Tropical Diseases - Leprosy

More than 10 million people are victims of leprosy , an infectious disorder also known as Hansen's disease . Although leprosy is more common in tropical regions, where up to 10 percent of some population groups may be affected, the disease also occurs in several northern countries, including the United States, where the disease is found in coastal states from California through Texas and Louisiana, and from Florida to New York. Ancient medical writings indicate that leprosy was known in China and India about 3,000 years ago but did not spread to the eastern Mediterranean until A.D. 500 or 600. Thus, the disease described in the Bible as leprosy probably was not the same disease known today by that name.


The manifestations of leprosy resemble those of several other diseases, including syphilis, sarcoidosis, and vitiligo, a skin disease marked by patches where pigmentation has been lost. The lesions of leprosy, which may begin as pale or reddish areas of from one-half inch to three or four inches in diameter, appear on body surfaces where the temperature is cooler than other body areas. These cooler surfaces include the skin, nose and throat, eyes, and testicles. The early cosmetic symptoms are followed gradually by a loss of feeling in the affected areas because of involvement of the nerve endings in those tissues. At first the patient may notice a loss of ability to distinguish hot and cold sensations in the diseased area. Then there may be a loss of tactile sensation. Finally, there is a loss of pain sensation in the affected tissues.

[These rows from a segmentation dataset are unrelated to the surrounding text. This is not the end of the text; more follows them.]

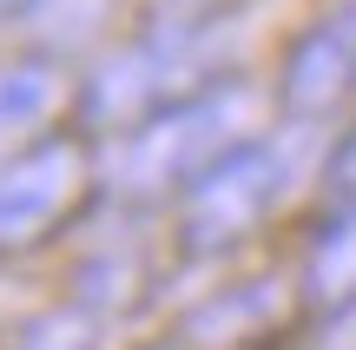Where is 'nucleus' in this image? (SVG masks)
<instances>
[{"label":"nucleus","mask_w":356,"mask_h":350,"mask_svg":"<svg viewBox=\"0 0 356 350\" xmlns=\"http://www.w3.org/2000/svg\"><path fill=\"white\" fill-rule=\"evenodd\" d=\"M304 298L317 311H337V304L356 298V198H337L323 212V225L304 245Z\"/></svg>","instance_id":"6e6552de"},{"label":"nucleus","mask_w":356,"mask_h":350,"mask_svg":"<svg viewBox=\"0 0 356 350\" xmlns=\"http://www.w3.org/2000/svg\"><path fill=\"white\" fill-rule=\"evenodd\" d=\"M284 192H291V152H284V139H264V132L238 139L231 152H218L178 192V251L185 258H218V251L244 245L277 212Z\"/></svg>","instance_id":"7ed1b4c3"},{"label":"nucleus","mask_w":356,"mask_h":350,"mask_svg":"<svg viewBox=\"0 0 356 350\" xmlns=\"http://www.w3.org/2000/svg\"><path fill=\"white\" fill-rule=\"evenodd\" d=\"M92 185V145L86 132H40V139L0 152V258L33 251L79 212Z\"/></svg>","instance_id":"20e7f679"},{"label":"nucleus","mask_w":356,"mask_h":350,"mask_svg":"<svg viewBox=\"0 0 356 350\" xmlns=\"http://www.w3.org/2000/svg\"><path fill=\"white\" fill-rule=\"evenodd\" d=\"M211 33H218V20L191 13V20H159V26H145V33L106 47L73 86L79 126L106 139V132L145 119L152 106L204 86V79H211L204 73V66H211Z\"/></svg>","instance_id":"f03ea898"},{"label":"nucleus","mask_w":356,"mask_h":350,"mask_svg":"<svg viewBox=\"0 0 356 350\" xmlns=\"http://www.w3.org/2000/svg\"><path fill=\"white\" fill-rule=\"evenodd\" d=\"M60 106H73V86L53 66V53H33V60H0V152L53 132Z\"/></svg>","instance_id":"0eeeda50"},{"label":"nucleus","mask_w":356,"mask_h":350,"mask_svg":"<svg viewBox=\"0 0 356 350\" xmlns=\"http://www.w3.org/2000/svg\"><path fill=\"white\" fill-rule=\"evenodd\" d=\"M350 93H356V0H337L291 40L277 73V106L291 119H323Z\"/></svg>","instance_id":"39448f33"},{"label":"nucleus","mask_w":356,"mask_h":350,"mask_svg":"<svg viewBox=\"0 0 356 350\" xmlns=\"http://www.w3.org/2000/svg\"><path fill=\"white\" fill-rule=\"evenodd\" d=\"M284 311L277 278H251V285H231L218 298H204L198 311L178 324V350H244L257 344Z\"/></svg>","instance_id":"423d86ee"},{"label":"nucleus","mask_w":356,"mask_h":350,"mask_svg":"<svg viewBox=\"0 0 356 350\" xmlns=\"http://www.w3.org/2000/svg\"><path fill=\"white\" fill-rule=\"evenodd\" d=\"M139 285H145V264L132 258V251H99V258H86L73 271V304H86V311H99V317H119L139 298Z\"/></svg>","instance_id":"1a4fd4ad"},{"label":"nucleus","mask_w":356,"mask_h":350,"mask_svg":"<svg viewBox=\"0 0 356 350\" xmlns=\"http://www.w3.org/2000/svg\"><path fill=\"white\" fill-rule=\"evenodd\" d=\"M264 100L244 79H204V86L178 93V100L152 106L145 119L106 132L92 179L126 205H152V198H178L218 152H231L238 139H251Z\"/></svg>","instance_id":"f257e3e1"},{"label":"nucleus","mask_w":356,"mask_h":350,"mask_svg":"<svg viewBox=\"0 0 356 350\" xmlns=\"http://www.w3.org/2000/svg\"><path fill=\"white\" fill-rule=\"evenodd\" d=\"M106 317L86 311V304H53V311H33L20 331H13V350H99Z\"/></svg>","instance_id":"9d476101"},{"label":"nucleus","mask_w":356,"mask_h":350,"mask_svg":"<svg viewBox=\"0 0 356 350\" xmlns=\"http://www.w3.org/2000/svg\"><path fill=\"white\" fill-rule=\"evenodd\" d=\"M33 7V0H0V20H7V13H26Z\"/></svg>","instance_id":"f8f14e48"},{"label":"nucleus","mask_w":356,"mask_h":350,"mask_svg":"<svg viewBox=\"0 0 356 350\" xmlns=\"http://www.w3.org/2000/svg\"><path fill=\"white\" fill-rule=\"evenodd\" d=\"M330 192L337 198H356V126L337 139V152H330Z\"/></svg>","instance_id":"9b49d317"}]
</instances>
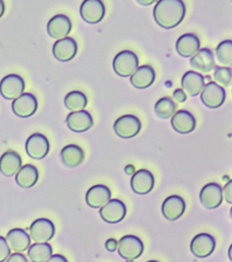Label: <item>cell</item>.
Masks as SVG:
<instances>
[{
    "mask_svg": "<svg viewBox=\"0 0 232 262\" xmlns=\"http://www.w3.org/2000/svg\"><path fill=\"white\" fill-rule=\"evenodd\" d=\"M111 198V192L107 186L95 185L89 188L86 194V202L93 208H101Z\"/></svg>",
    "mask_w": 232,
    "mask_h": 262,
    "instance_id": "obj_19",
    "label": "cell"
},
{
    "mask_svg": "<svg viewBox=\"0 0 232 262\" xmlns=\"http://www.w3.org/2000/svg\"><path fill=\"white\" fill-rule=\"evenodd\" d=\"M200 48V41L194 34H185L177 40L176 49L181 56L189 57L195 55Z\"/></svg>",
    "mask_w": 232,
    "mask_h": 262,
    "instance_id": "obj_24",
    "label": "cell"
},
{
    "mask_svg": "<svg viewBox=\"0 0 232 262\" xmlns=\"http://www.w3.org/2000/svg\"><path fill=\"white\" fill-rule=\"evenodd\" d=\"M144 251L141 239L134 235H127L122 237L119 243L118 253L127 261H134L139 257Z\"/></svg>",
    "mask_w": 232,
    "mask_h": 262,
    "instance_id": "obj_3",
    "label": "cell"
},
{
    "mask_svg": "<svg viewBox=\"0 0 232 262\" xmlns=\"http://www.w3.org/2000/svg\"><path fill=\"white\" fill-rule=\"evenodd\" d=\"M173 96H174L175 99L178 102H185L187 99L186 94H185V92L181 89L175 90L174 93H173Z\"/></svg>",
    "mask_w": 232,
    "mask_h": 262,
    "instance_id": "obj_36",
    "label": "cell"
},
{
    "mask_svg": "<svg viewBox=\"0 0 232 262\" xmlns=\"http://www.w3.org/2000/svg\"><path fill=\"white\" fill-rule=\"evenodd\" d=\"M118 243L115 239L111 238L108 239L106 243V248L110 252L115 251L117 249Z\"/></svg>",
    "mask_w": 232,
    "mask_h": 262,
    "instance_id": "obj_38",
    "label": "cell"
},
{
    "mask_svg": "<svg viewBox=\"0 0 232 262\" xmlns=\"http://www.w3.org/2000/svg\"><path fill=\"white\" fill-rule=\"evenodd\" d=\"M105 6L101 0H84L81 4L80 13L85 22L96 24L105 17Z\"/></svg>",
    "mask_w": 232,
    "mask_h": 262,
    "instance_id": "obj_6",
    "label": "cell"
},
{
    "mask_svg": "<svg viewBox=\"0 0 232 262\" xmlns=\"http://www.w3.org/2000/svg\"><path fill=\"white\" fill-rule=\"evenodd\" d=\"M26 152L32 159L40 160L48 155L50 144L47 138L40 133H34L25 143Z\"/></svg>",
    "mask_w": 232,
    "mask_h": 262,
    "instance_id": "obj_7",
    "label": "cell"
},
{
    "mask_svg": "<svg viewBox=\"0 0 232 262\" xmlns=\"http://www.w3.org/2000/svg\"><path fill=\"white\" fill-rule=\"evenodd\" d=\"M201 100L207 107L217 108L223 104L225 100V91L221 86L211 81L203 88Z\"/></svg>",
    "mask_w": 232,
    "mask_h": 262,
    "instance_id": "obj_8",
    "label": "cell"
},
{
    "mask_svg": "<svg viewBox=\"0 0 232 262\" xmlns=\"http://www.w3.org/2000/svg\"><path fill=\"white\" fill-rule=\"evenodd\" d=\"M72 22L65 14H57L49 20L47 24V32L54 39L66 38L72 30Z\"/></svg>",
    "mask_w": 232,
    "mask_h": 262,
    "instance_id": "obj_15",
    "label": "cell"
},
{
    "mask_svg": "<svg viewBox=\"0 0 232 262\" xmlns=\"http://www.w3.org/2000/svg\"><path fill=\"white\" fill-rule=\"evenodd\" d=\"M216 55L219 62L224 66H232V41L224 40L219 43L216 49Z\"/></svg>",
    "mask_w": 232,
    "mask_h": 262,
    "instance_id": "obj_32",
    "label": "cell"
},
{
    "mask_svg": "<svg viewBox=\"0 0 232 262\" xmlns=\"http://www.w3.org/2000/svg\"><path fill=\"white\" fill-rule=\"evenodd\" d=\"M183 91L189 96H196L204 87V78L195 71H188L183 75L181 81Z\"/></svg>",
    "mask_w": 232,
    "mask_h": 262,
    "instance_id": "obj_21",
    "label": "cell"
},
{
    "mask_svg": "<svg viewBox=\"0 0 232 262\" xmlns=\"http://www.w3.org/2000/svg\"><path fill=\"white\" fill-rule=\"evenodd\" d=\"M224 192H225V200L229 204H231V181L229 182L225 186L224 188Z\"/></svg>",
    "mask_w": 232,
    "mask_h": 262,
    "instance_id": "obj_37",
    "label": "cell"
},
{
    "mask_svg": "<svg viewBox=\"0 0 232 262\" xmlns=\"http://www.w3.org/2000/svg\"><path fill=\"white\" fill-rule=\"evenodd\" d=\"M216 241L209 233H199L195 235L191 243V251L195 257L205 258L211 255L215 250Z\"/></svg>",
    "mask_w": 232,
    "mask_h": 262,
    "instance_id": "obj_12",
    "label": "cell"
},
{
    "mask_svg": "<svg viewBox=\"0 0 232 262\" xmlns=\"http://www.w3.org/2000/svg\"><path fill=\"white\" fill-rule=\"evenodd\" d=\"M139 61L135 53L129 50L121 51L114 58L113 67L117 75L128 77L138 69Z\"/></svg>",
    "mask_w": 232,
    "mask_h": 262,
    "instance_id": "obj_2",
    "label": "cell"
},
{
    "mask_svg": "<svg viewBox=\"0 0 232 262\" xmlns=\"http://www.w3.org/2000/svg\"><path fill=\"white\" fill-rule=\"evenodd\" d=\"M185 202L180 196H168L163 203L162 211L165 218L169 221H175L182 216L185 212Z\"/></svg>",
    "mask_w": 232,
    "mask_h": 262,
    "instance_id": "obj_18",
    "label": "cell"
},
{
    "mask_svg": "<svg viewBox=\"0 0 232 262\" xmlns=\"http://www.w3.org/2000/svg\"><path fill=\"white\" fill-rule=\"evenodd\" d=\"M61 158L67 167L74 168L80 165L85 159V153L78 145H66L61 151Z\"/></svg>",
    "mask_w": 232,
    "mask_h": 262,
    "instance_id": "obj_27",
    "label": "cell"
},
{
    "mask_svg": "<svg viewBox=\"0 0 232 262\" xmlns=\"http://www.w3.org/2000/svg\"><path fill=\"white\" fill-rule=\"evenodd\" d=\"M186 7L183 0H159L153 9L154 20L164 29L178 26L184 19Z\"/></svg>",
    "mask_w": 232,
    "mask_h": 262,
    "instance_id": "obj_1",
    "label": "cell"
},
{
    "mask_svg": "<svg viewBox=\"0 0 232 262\" xmlns=\"http://www.w3.org/2000/svg\"><path fill=\"white\" fill-rule=\"evenodd\" d=\"M7 261L9 262H28V260L23 254L16 253L12 254Z\"/></svg>",
    "mask_w": 232,
    "mask_h": 262,
    "instance_id": "obj_35",
    "label": "cell"
},
{
    "mask_svg": "<svg viewBox=\"0 0 232 262\" xmlns=\"http://www.w3.org/2000/svg\"><path fill=\"white\" fill-rule=\"evenodd\" d=\"M126 212L127 209L124 203L117 199H114L109 200L105 206L101 207L99 214L106 222L115 224L121 222L125 218Z\"/></svg>",
    "mask_w": 232,
    "mask_h": 262,
    "instance_id": "obj_9",
    "label": "cell"
},
{
    "mask_svg": "<svg viewBox=\"0 0 232 262\" xmlns=\"http://www.w3.org/2000/svg\"><path fill=\"white\" fill-rule=\"evenodd\" d=\"M156 1L157 0H136V2H137L140 5L144 6L152 5V4H154Z\"/></svg>",
    "mask_w": 232,
    "mask_h": 262,
    "instance_id": "obj_40",
    "label": "cell"
},
{
    "mask_svg": "<svg viewBox=\"0 0 232 262\" xmlns=\"http://www.w3.org/2000/svg\"><path fill=\"white\" fill-rule=\"evenodd\" d=\"M78 46L76 41L70 37H66L57 41L53 47V53L58 61L66 62L76 56Z\"/></svg>",
    "mask_w": 232,
    "mask_h": 262,
    "instance_id": "obj_14",
    "label": "cell"
},
{
    "mask_svg": "<svg viewBox=\"0 0 232 262\" xmlns=\"http://www.w3.org/2000/svg\"><path fill=\"white\" fill-rule=\"evenodd\" d=\"M21 165V158L15 151H7L0 157V172L7 177L15 176Z\"/></svg>",
    "mask_w": 232,
    "mask_h": 262,
    "instance_id": "obj_26",
    "label": "cell"
},
{
    "mask_svg": "<svg viewBox=\"0 0 232 262\" xmlns=\"http://www.w3.org/2000/svg\"><path fill=\"white\" fill-rule=\"evenodd\" d=\"M67 125L75 133H83L90 129L93 125L92 116L85 110L73 112L66 119Z\"/></svg>",
    "mask_w": 232,
    "mask_h": 262,
    "instance_id": "obj_16",
    "label": "cell"
},
{
    "mask_svg": "<svg viewBox=\"0 0 232 262\" xmlns=\"http://www.w3.org/2000/svg\"><path fill=\"white\" fill-rule=\"evenodd\" d=\"M199 199L205 208L215 209L223 202V190L221 186L215 182L205 185L201 190Z\"/></svg>",
    "mask_w": 232,
    "mask_h": 262,
    "instance_id": "obj_13",
    "label": "cell"
},
{
    "mask_svg": "<svg viewBox=\"0 0 232 262\" xmlns=\"http://www.w3.org/2000/svg\"><path fill=\"white\" fill-rule=\"evenodd\" d=\"M154 184L153 175L146 169H140L136 172L131 179L132 190L139 194H146L151 191Z\"/></svg>",
    "mask_w": 232,
    "mask_h": 262,
    "instance_id": "obj_17",
    "label": "cell"
},
{
    "mask_svg": "<svg viewBox=\"0 0 232 262\" xmlns=\"http://www.w3.org/2000/svg\"><path fill=\"white\" fill-rule=\"evenodd\" d=\"M25 81L16 74L6 76L0 82V94L7 100L15 99L23 93Z\"/></svg>",
    "mask_w": 232,
    "mask_h": 262,
    "instance_id": "obj_5",
    "label": "cell"
},
{
    "mask_svg": "<svg viewBox=\"0 0 232 262\" xmlns=\"http://www.w3.org/2000/svg\"><path fill=\"white\" fill-rule=\"evenodd\" d=\"M176 108V104L171 98L164 97L156 102L154 105V112L159 118L167 120L174 115Z\"/></svg>",
    "mask_w": 232,
    "mask_h": 262,
    "instance_id": "obj_31",
    "label": "cell"
},
{
    "mask_svg": "<svg viewBox=\"0 0 232 262\" xmlns=\"http://www.w3.org/2000/svg\"><path fill=\"white\" fill-rule=\"evenodd\" d=\"M11 254V248L8 245L7 239L0 236V262L6 261Z\"/></svg>",
    "mask_w": 232,
    "mask_h": 262,
    "instance_id": "obj_34",
    "label": "cell"
},
{
    "mask_svg": "<svg viewBox=\"0 0 232 262\" xmlns=\"http://www.w3.org/2000/svg\"><path fill=\"white\" fill-rule=\"evenodd\" d=\"M7 241L11 249L17 253L25 251L31 244L30 235L22 229H13L9 231Z\"/></svg>",
    "mask_w": 232,
    "mask_h": 262,
    "instance_id": "obj_25",
    "label": "cell"
},
{
    "mask_svg": "<svg viewBox=\"0 0 232 262\" xmlns=\"http://www.w3.org/2000/svg\"><path fill=\"white\" fill-rule=\"evenodd\" d=\"M38 108V100L35 96L30 93H23L15 98L12 103L14 114L22 118L33 116Z\"/></svg>",
    "mask_w": 232,
    "mask_h": 262,
    "instance_id": "obj_10",
    "label": "cell"
},
{
    "mask_svg": "<svg viewBox=\"0 0 232 262\" xmlns=\"http://www.w3.org/2000/svg\"><path fill=\"white\" fill-rule=\"evenodd\" d=\"M5 12V4L4 0H0V18L3 17Z\"/></svg>",
    "mask_w": 232,
    "mask_h": 262,
    "instance_id": "obj_42",
    "label": "cell"
},
{
    "mask_svg": "<svg viewBox=\"0 0 232 262\" xmlns=\"http://www.w3.org/2000/svg\"><path fill=\"white\" fill-rule=\"evenodd\" d=\"M141 129V122L134 115H125L120 117L114 124V130L118 136L130 139L136 136Z\"/></svg>",
    "mask_w": 232,
    "mask_h": 262,
    "instance_id": "obj_4",
    "label": "cell"
},
{
    "mask_svg": "<svg viewBox=\"0 0 232 262\" xmlns=\"http://www.w3.org/2000/svg\"><path fill=\"white\" fill-rule=\"evenodd\" d=\"M48 262H66L67 259L64 256L61 255H54L50 256L48 259Z\"/></svg>",
    "mask_w": 232,
    "mask_h": 262,
    "instance_id": "obj_39",
    "label": "cell"
},
{
    "mask_svg": "<svg viewBox=\"0 0 232 262\" xmlns=\"http://www.w3.org/2000/svg\"><path fill=\"white\" fill-rule=\"evenodd\" d=\"M135 171V167L133 165H128L125 167V172L127 175H133Z\"/></svg>",
    "mask_w": 232,
    "mask_h": 262,
    "instance_id": "obj_41",
    "label": "cell"
},
{
    "mask_svg": "<svg viewBox=\"0 0 232 262\" xmlns=\"http://www.w3.org/2000/svg\"><path fill=\"white\" fill-rule=\"evenodd\" d=\"M55 233L56 227L47 219H38L34 221L30 227V235L36 243H47L54 236Z\"/></svg>",
    "mask_w": 232,
    "mask_h": 262,
    "instance_id": "obj_11",
    "label": "cell"
},
{
    "mask_svg": "<svg viewBox=\"0 0 232 262\" xmlns=\"http://www.w3.org/2000/svg\"><path fill=\"white\" fill-rule=\"evenodd\" d=\"M171 124L176 132L181 134H188L194 130L196 121L190 112L180 110L173 116Z\"/></svg>",
    "mask_w": 232,
    "mask_h": 262,
    "instance_id": "obj_22",
    "label": "cell"
},
{
    "mask_svg": "<svg viewBox=\"0 0 232 262\" xmlns=\"http://www.w3.org/2000/svg\"><path fill=\"white\" fill-rule=\"evenodd\" d=\"M214 78L216 82L223 87H227L231 80V70L229 68L217 67L214 73Z\"/></svg>",
    "mask_w": 232,
    "mask_h": 262,
    "instance_id": "obj_33",
    "label": "cell"
},
{
    "mask_svg": "<svg viewBox=\"0 0 232 262\" xmlns=\"http://www.w3.org/2000/svg\"><path fill=\"white\" fill-rule=\"evenodd\" d=\"M156 73L150 66L144 65L138 68L132 75L130 82L137 89H146L153 83Z\"/></svg>",
    "mask_w": 232,
    "mask_h": 262,
    "instance_id": "obj_23",
    "label": "cell"
},
{
    "mask_svg": "<svg viewBox=\"0 0 232 262\" xmlns=\"http://www.w3.org/2000/svg\"><path fill=\"white\" fill-rule=\"evenodd\" d=\"M64 103L71 112L83 110L87 104V96L80 91L70 92L65 97Z\"/></svg>",
    "mask_w": 232,
    "mask_h": 262,
    "instance_id": "obj_30",
    "label": "cell"
},
{
    "mask_svg": "<svg viewBox=\"0 0 232 262\" xmlns=\"http://www.w3.org/2000/svg\"><path fill=\"white\" fill-rule=\"evenodd\" d=\"M39 173L34 165H25L20 168L16 175L15 180L18 185L24 188H30L37 182Z\"/></svg>",
    "mask_w": 232,
    "mask_h": 262,
    "instance_id": "obj_28",
    "label": "cell"
},
{
    "mask_svg": "<svg viewBox=\"0 0 232 262\" xmlns=\"http://www.w3.org/2000/svg\"><path fill=\"white\" fill-rule=\"evenodd\" d=\"M52 253L51 246L47 243L34 244L28 252V257L33 262L47 261Z\"/></svg>",
    "mask_w": 232,
    "mask_h": 262,
    "instance_id": "obj_29",
    "label": "cell"
},
{
    "mask_svg": "<svg viewBox=\"0 0 232 262\" xmlns=\"http://www.w3.org/2000/svg\"><path fill=\"white\" fill-rule=\"evenodd\" d=\"M190 65L195 71L199 73H209L215 67V58L213 52L207 48L200 49L190 59Z\"/></svg>",
    "mask_w": 232,
    "mask_h": 262,
    "instance_id": "obj_20",
    "label": "cell"
}]
</instances>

A case of leprosy may progress into one of two major forms, tuber-culoid leprosy or lepromatous leprosy , or a combination of the two forms. The advanced symptoms can include more severe nerve damage and muscular atrophy with foot drop and contracted hands, plus damage to body areas from burns and injuries that are not felt but that can become infected. Damage to nose tissues can lead to breathing difficulties and speech problems. Crippling and blinding are not uncommon in untreated causes of leprosy, and death may occur as a result of secondary infections.